Titanium alloy tubing, this special tubing crafted from titanium alloy, has won wide acclaim and applications in many industrial fields for its excellent characteristics such as light weight, high strength, high temperature resistance and corrosion resistance. Its excellent mechanical properties and stamping properties, coupled with the fact that it can be processed through welding and other processes, and the strength of the welded joints is almost equal to the base metal, and the cutting and machining performance is also very good, so that the titanium alloy tubes play an irreplaceable role in chemical equipment, petroleum, electric power, desalination, construction, and daily necessities in many fields.
In the manufacturing process of titanium alloy tubes, the fineness of the machining process directly affects the final performance and quality of the tubes. From the initial melting to the final forging and forming, each step is strictly controlled and optimized.

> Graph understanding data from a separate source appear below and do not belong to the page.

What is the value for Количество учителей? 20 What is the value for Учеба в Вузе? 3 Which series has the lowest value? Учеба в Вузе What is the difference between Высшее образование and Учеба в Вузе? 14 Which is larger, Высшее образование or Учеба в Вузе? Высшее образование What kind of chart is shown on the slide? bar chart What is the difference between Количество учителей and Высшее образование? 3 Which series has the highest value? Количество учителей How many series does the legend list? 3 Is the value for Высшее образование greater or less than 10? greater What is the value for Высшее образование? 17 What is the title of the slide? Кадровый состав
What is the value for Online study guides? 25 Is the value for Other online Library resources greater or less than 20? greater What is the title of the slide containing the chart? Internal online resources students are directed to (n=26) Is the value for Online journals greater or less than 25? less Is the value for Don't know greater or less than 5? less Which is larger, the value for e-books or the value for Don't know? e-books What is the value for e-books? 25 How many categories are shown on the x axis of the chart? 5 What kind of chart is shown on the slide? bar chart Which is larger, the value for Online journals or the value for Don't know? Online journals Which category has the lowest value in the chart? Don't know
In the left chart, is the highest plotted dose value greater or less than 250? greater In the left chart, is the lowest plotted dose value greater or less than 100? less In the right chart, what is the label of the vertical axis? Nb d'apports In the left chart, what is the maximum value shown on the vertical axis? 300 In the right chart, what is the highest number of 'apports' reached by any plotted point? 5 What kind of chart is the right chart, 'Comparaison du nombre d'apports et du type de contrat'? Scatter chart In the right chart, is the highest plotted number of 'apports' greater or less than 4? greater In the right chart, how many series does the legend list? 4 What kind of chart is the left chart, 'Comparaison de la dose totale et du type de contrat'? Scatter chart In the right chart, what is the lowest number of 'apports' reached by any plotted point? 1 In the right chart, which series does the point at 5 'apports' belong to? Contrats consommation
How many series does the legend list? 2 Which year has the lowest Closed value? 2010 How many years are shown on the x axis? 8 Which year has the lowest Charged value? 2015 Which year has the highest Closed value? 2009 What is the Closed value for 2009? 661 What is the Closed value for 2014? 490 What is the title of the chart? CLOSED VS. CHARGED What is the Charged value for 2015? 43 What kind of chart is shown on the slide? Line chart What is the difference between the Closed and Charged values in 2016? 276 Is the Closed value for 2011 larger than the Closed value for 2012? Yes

In the melting stage, a mixture of titanium sponge and intermediate alloys is directly melted by means of advanced plasma or electron-beam gun technology in order to obtain a tubular hollow ingot of high purity. During this process, parameters such as raw material ratios, melting temperatures and melting times are precisely regulated to ensure that the chemical composition and microstructure of the ingots are optimized.
For conventional columnar titanium ingots, they are made into tube billets by drilling process and recycling titanium chips for remelting to improve material utilization and reduce cost.
Next comes the forging stage, a critical step in the process of forming titanium alloy tubes. After the cast billet is heated to a specific temperature, it is radially forged three times. Each forging requires a mandrel change and strict control of the amount of deformation and speed of movement of the billet. Through this series of forging processes, the cross-sectional shape of the billet is gradually transformed from an outer square with a rounded inner part to an outer octagon with a rounded inner part, and finally back to a round shape. In this process, the control of temperature and speed is extremely critical, and they directly affect the mechanical properties, microstructure and surface quality of the pipe.
In addition, advanced testing technology and quality control means are used in the forging process to ensure that every detail of the pipe meets the standard, so as to meet the various needs and application scenarios of customers.